7) In this sense, stream processing is a generalization of batch processing , and considering the popularity of real-time data, this is an extremely important generalization.
8) Many commercial companies are unable to establish a streaming engine, often because the stream data collection engine cannot be established.
9) Stream processing spans the gap between real-time responsive services and offline batch infrastructure.
Log system solves many of the key issues in streaming mode, one of the biggest problems is how to provide the available data ( stream data collection ) in real-time multiple subscriber mode.


2.9 Data Flow graph


The most interesting thing about streaming is that it expands the concept of what a data source (feeds) is.
The logs, feeds, or event, row-by-row data records of the original data are derived from the activity of the application.
However, stream processing also allows us to process data from other feeds, which, in the eyes of consumers, is not two-dimensional, and these derived feeds can contain any degree of complexity.






A stream processing task, it should be: Read data from logs, write output to logs or other system.



As input and output logs, connecting these processes themselves, and other processing processes, constitutes a diagram.






A stream handler, in fact, does not have to be very tall: it can be a process or a set of processes, however, to facilitate the management of the code used for processing, you can provide some additional infrastructure and support.



The introduction of logs has two purposes:



1) ensures that the data set can support multiple subscriber patterns and is ordered.
2) can be applied as a buffer. This is important, in the process of non-synchronous data processing, if the upstream producers of data faster, the speed of the consumer cannot keep up, in this case, either make the processing process block, either introduce a buffer, or discard the data.
Discarding the data does not seem like a good choice, and blocking the processing process will cause the processing process in all of the data streams to get stuck. The log, which is a large, oversized, very large buffer, allows the process to be restarted so that a process fails without affecting other processes in the stream processing graph. This is critical for a large organization to extend the data flow, because different teams have different processing tasks, and obviously cannot be stuck because of a task error, the entire stream processing process.



Storm and Samza are the same flow-processing engines and can use Kafka or other similar systems as their log systems.



(Note: Jay Brother is quite fierce, before there is a Kafka, after the Samza. )


2.10 Stateful real-time processing


Many stream processing engines are stateless, one-time records, but many use cases require complex counts, aggregations, and joins operations within a time window of a certain size of the stream processing.
For example, in the click Stream, join user information.



Then, this use case requires state support. Where data is processed, the state of a certain data needs to be maintained.



The question is, how do you stay in the right state when the processor may be dead?



Maintaining the state in memory may be the simplest, but not crash.



If the state is maintained only within a certain time window, when it hangs or fails, the processing can be replayed directly back to the start of the window, but if the window is 1 hours long, it may not work.

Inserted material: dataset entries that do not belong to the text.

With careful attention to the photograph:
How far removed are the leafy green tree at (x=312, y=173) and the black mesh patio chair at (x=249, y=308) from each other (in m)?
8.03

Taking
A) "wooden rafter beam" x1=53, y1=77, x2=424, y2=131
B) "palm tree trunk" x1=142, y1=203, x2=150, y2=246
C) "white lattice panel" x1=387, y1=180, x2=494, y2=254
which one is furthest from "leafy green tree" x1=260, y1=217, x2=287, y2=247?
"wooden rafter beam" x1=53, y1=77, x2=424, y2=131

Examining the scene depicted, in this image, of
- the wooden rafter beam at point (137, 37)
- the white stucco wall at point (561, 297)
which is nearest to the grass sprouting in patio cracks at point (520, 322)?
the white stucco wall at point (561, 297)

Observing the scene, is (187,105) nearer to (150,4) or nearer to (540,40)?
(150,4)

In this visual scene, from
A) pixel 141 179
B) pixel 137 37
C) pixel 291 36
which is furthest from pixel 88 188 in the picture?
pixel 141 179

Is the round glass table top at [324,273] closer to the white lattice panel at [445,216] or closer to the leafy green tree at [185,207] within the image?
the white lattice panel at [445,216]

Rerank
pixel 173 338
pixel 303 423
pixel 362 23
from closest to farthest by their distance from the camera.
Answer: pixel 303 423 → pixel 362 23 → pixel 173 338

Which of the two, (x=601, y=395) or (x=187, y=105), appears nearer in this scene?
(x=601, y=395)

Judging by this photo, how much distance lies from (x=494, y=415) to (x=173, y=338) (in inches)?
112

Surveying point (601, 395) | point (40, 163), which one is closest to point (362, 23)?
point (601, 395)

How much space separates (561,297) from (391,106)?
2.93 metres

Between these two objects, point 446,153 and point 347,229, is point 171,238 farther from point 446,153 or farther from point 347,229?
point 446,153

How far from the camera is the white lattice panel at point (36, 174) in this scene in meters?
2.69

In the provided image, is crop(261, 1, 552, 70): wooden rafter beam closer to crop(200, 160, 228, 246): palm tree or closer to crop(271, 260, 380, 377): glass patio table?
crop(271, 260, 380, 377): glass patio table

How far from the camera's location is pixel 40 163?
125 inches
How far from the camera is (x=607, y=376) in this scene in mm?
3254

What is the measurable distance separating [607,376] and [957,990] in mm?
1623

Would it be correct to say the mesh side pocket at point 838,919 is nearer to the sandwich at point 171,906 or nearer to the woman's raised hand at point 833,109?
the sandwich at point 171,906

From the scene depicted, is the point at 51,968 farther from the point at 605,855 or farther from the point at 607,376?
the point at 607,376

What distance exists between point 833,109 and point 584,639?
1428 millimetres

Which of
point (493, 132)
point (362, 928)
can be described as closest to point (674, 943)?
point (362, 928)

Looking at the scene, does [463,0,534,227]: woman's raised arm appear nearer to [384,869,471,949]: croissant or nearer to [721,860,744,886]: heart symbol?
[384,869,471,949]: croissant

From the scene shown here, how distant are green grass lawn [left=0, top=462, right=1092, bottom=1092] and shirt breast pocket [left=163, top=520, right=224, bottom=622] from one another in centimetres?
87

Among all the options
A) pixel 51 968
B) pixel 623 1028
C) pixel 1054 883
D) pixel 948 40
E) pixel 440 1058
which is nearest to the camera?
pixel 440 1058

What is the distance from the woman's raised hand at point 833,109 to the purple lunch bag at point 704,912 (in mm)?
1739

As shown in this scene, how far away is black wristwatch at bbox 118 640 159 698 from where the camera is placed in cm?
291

There is also an easy way to put the state in a Remote Storage system or database, but this will lose the locality of the data and generate a lot of inter-network data round-trip (round-trip).



Recall the duality of the table and log in the database mentioned above.
A stream processing component that can use local storage or indexes to maintain state:


    • Bdb
    • Leveldb
    • Lucene
    • Fastbit


Used to restore state after crash by logging changelog about the local index. This mechanism, in fact, also reveals a generalization of the state that can be stored as an arbitrary indexed type, with the input stream being split (co-partitioned) at the same time.



When the processing process crashes, it can recover the index from the changelog, and log acts as a role that translates the local state into an incremental record of a time-based backup.



This mechanism also provides a graceful ability: the state of the process itself can also be recorded as log, and it is clear that other processes can subscribe to this state.



Combined with the log technology in the database, the data integration scenario can often be very powerful:


By extracting the log from the database and indexing it in a variety of stream processing systems, it is possible to join with different event streams.

2.11 Log Merge


Obviously, it is not possible to record full-time state change information with log.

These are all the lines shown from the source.